──────── Provided entries

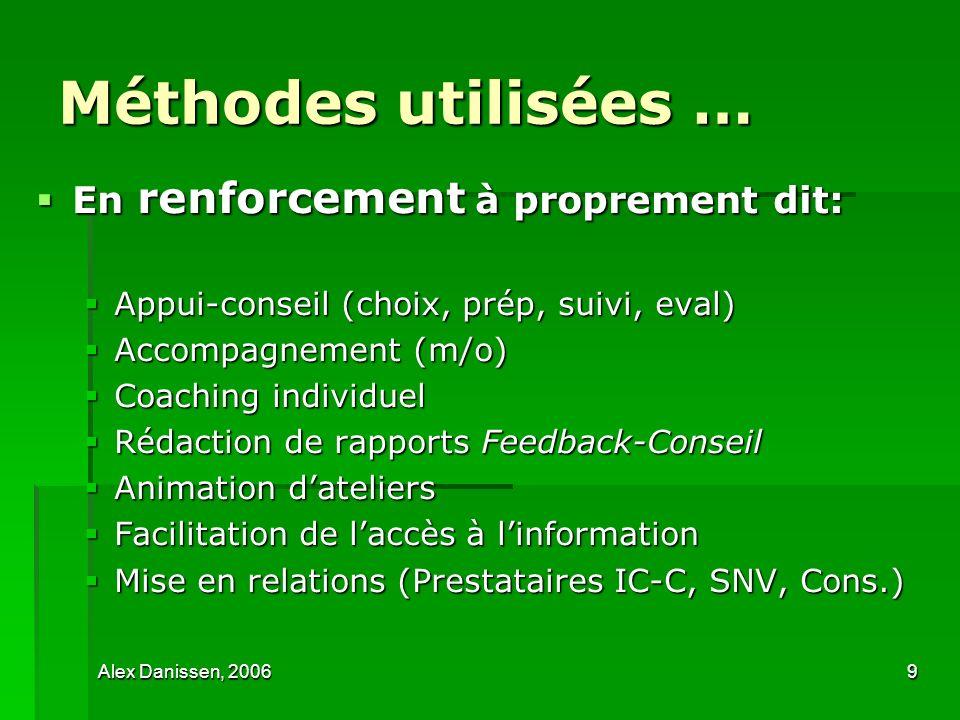 Méthodes utilisées … En renforcement à proprement dit:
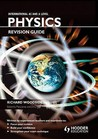 International a Level Physics Revision Guide for Cie. by Richard Woodside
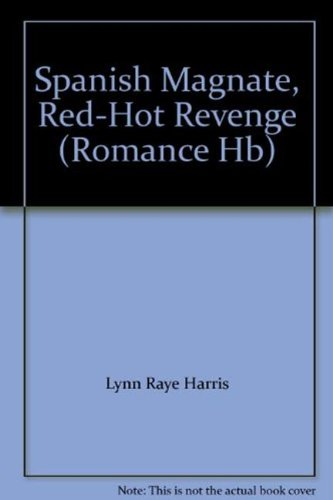 9780263207897: Spanish Magnate, Red-Hot Revenge (Mills & Boon Hardback Romance)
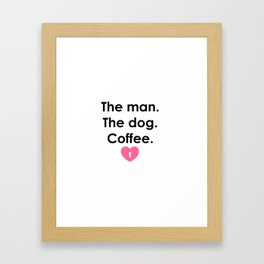 What I love the most Framed Art Print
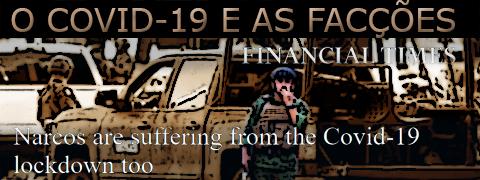 """Arte sobre imagem de tropas sob a frase """"o covidi-19 e as facções"""""""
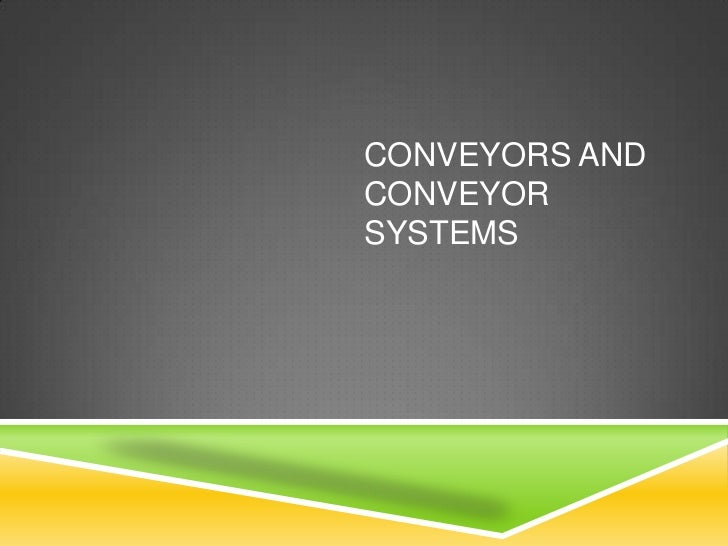 CONVEYORS AND CONVEYOR SYSTEMS<br />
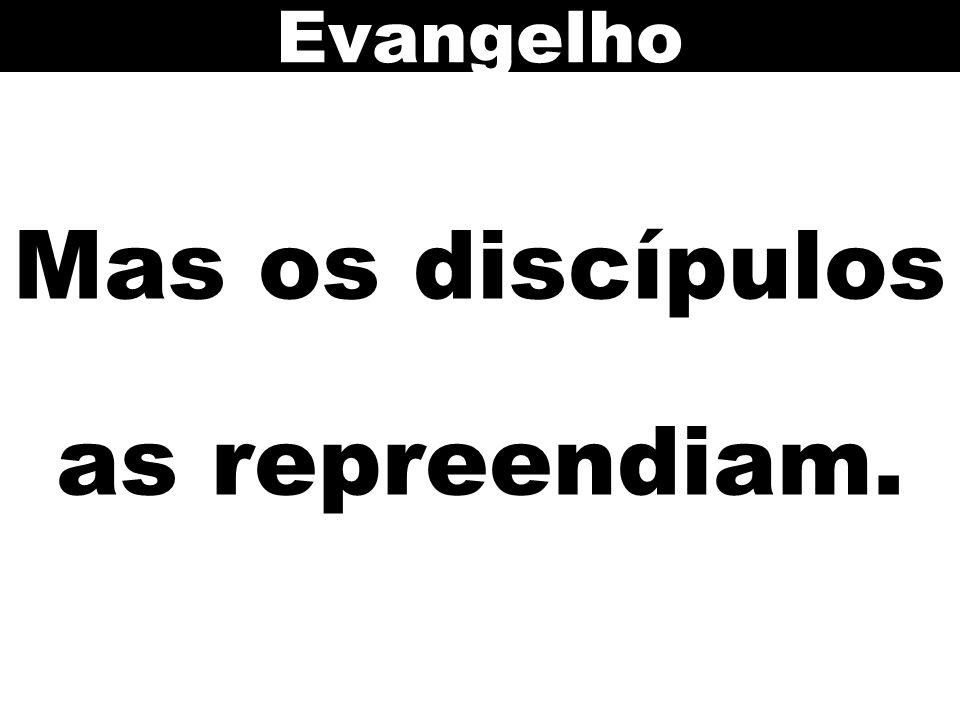 Mas os discípulos as repreendiam.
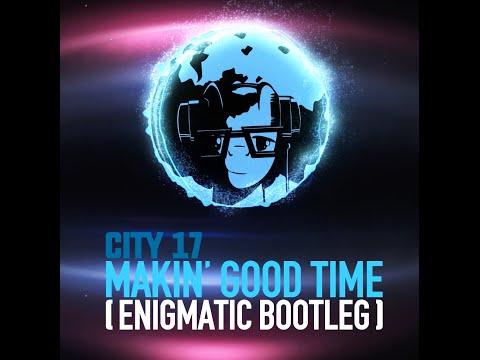 YourEnigma - City 17 - Makin' Good Time (Enigmatic Bootleg)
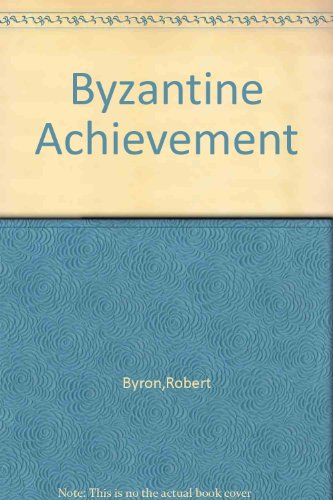 9781135670320: The Byzantine Achievement: An Historical Perspective, A.D. 330-1453
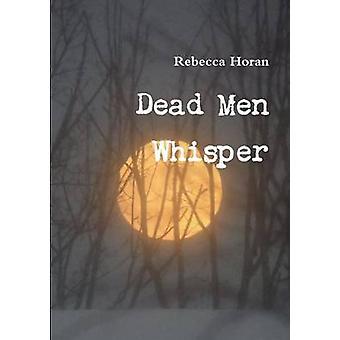 Dead Men Whisper by Horan & Rebecca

────────────────

Copy exactly, leaving out pictures, the lines from the line containing "sobre imagem de" through the last line of the records.

 """Arte sobre imagem de tropas sob a frase """"o covidi-19 e as facções"""""""
 CONVEYORS AND CONVEYOR SYSTEMS<br />
 Mas os discípulos as repreendiam.
 YourEnigma - City 17 - Makin' Good Time (Enigmatic Bootleg)
 9781135670320: The Byzantine Achievement: An Historical Perspective, A.D. 330-1453
 Dead Men Whisper by Horan & Rebecca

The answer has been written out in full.